_What you have to do_: Only the lines from the start of the data through the one containing "common name: plains zebra" belong in your answer; return them exactly.

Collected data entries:
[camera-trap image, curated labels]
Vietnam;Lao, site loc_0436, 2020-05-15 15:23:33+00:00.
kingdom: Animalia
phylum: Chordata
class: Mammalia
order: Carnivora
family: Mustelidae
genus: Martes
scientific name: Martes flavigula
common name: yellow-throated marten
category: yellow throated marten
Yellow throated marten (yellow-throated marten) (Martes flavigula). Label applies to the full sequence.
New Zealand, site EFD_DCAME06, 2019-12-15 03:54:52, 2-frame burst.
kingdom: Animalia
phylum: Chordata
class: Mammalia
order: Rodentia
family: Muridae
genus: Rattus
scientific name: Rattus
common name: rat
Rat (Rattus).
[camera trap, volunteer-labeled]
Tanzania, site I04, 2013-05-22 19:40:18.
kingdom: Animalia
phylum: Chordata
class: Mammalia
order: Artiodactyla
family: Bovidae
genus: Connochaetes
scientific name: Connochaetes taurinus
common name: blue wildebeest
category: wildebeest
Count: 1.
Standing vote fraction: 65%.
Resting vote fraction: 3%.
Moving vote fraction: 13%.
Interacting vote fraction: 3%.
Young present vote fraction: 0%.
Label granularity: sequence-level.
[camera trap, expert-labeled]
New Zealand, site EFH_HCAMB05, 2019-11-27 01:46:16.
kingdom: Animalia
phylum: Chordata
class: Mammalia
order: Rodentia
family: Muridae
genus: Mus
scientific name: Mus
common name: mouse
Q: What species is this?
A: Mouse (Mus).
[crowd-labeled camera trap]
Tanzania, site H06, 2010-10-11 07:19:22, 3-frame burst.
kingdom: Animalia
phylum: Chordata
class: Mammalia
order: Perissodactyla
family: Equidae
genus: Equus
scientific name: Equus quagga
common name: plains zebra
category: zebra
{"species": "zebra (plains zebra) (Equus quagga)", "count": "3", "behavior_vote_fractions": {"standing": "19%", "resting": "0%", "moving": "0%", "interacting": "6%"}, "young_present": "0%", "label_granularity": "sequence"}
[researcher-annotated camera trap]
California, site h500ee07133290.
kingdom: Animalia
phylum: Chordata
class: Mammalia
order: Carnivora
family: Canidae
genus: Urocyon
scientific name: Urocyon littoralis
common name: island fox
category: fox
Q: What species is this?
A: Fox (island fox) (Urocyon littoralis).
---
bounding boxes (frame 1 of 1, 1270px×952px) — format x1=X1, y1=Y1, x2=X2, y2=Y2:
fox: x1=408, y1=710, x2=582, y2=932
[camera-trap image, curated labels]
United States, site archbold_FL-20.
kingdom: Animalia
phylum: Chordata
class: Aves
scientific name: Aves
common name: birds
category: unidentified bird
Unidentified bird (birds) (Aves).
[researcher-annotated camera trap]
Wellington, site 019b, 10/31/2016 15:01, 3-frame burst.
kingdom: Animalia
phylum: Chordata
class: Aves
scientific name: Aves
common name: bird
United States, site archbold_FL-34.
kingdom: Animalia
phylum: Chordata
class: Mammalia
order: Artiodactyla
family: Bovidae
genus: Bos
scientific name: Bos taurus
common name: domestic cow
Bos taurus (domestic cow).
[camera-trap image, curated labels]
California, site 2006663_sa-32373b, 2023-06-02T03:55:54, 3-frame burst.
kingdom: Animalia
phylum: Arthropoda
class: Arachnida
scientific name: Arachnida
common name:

_Written answer_:
[camera-trap image, curated labels]
Vietnam;Lao, site loc_0436, 2020-05-15 15:23:33+00:00.
kingdom: Animalia
phylum: Chordata
class: Mammalia
order: Carnivora
family: Mustelidae
genus: Martes
scientific name: Martes flavigula
common name: yellow-throated marten
category: yellow throated marten
Yellow throated marten (yellow-throated marten) (Martes flavigula). Label applies to the full sequence.
New Zealand, site EFD_DCAME06, 2019-12-15 03:54:52, 2-frame burst.
kingdom: Animalia
phylum: Chordata
class: Mammalia
order: Rodentia
family: Muridae
genus: Rattus
scientific name: Rattus
common name: rat
Rat (Rattus).
[camera trap, volunteer-labeled]
Tanzania, site I04, 2013-05-22 19:40:18.
kingdom: Animalia
phylum: Chordata
class: Mammalia
order: Artiodactyla
family: Bovidae
genus: Connochaetes
scientific name: Connochaetes taurinus
common name: blue wildebeest
category: wildebeest
Count: 1.
Standing vote fraction: 65%.
Resting vote fraction: 3%.
Moving vote fraction: 13%.
Interacting vote fraction: 3%.
Young present vote fraction: 0%.
Label granularity: sequence-level.
[camera trap, expert-labeled]
New Zealand, site EFH_HCAMB05, 2019-11-27 01:46:16.
kingdom: Animalia
phylum: Chordata
class: Mammalia
order: Rodentia
family: Muridae
genus: Mus
scientific name: Mus
common name: mouse
Q: What species is this?
A: Mouse (Mus).
[crowd-labeled camera trap]
Tanzania, site H06, 2010-10-11 07:19:22, 3-frame burst.
kingdom: Animalia
phylum: Chordata
class: Mammalia
order: Perissodactyla
family: Equidae
genus: Equus
scientific name: Equus quagga
common name: plains zebra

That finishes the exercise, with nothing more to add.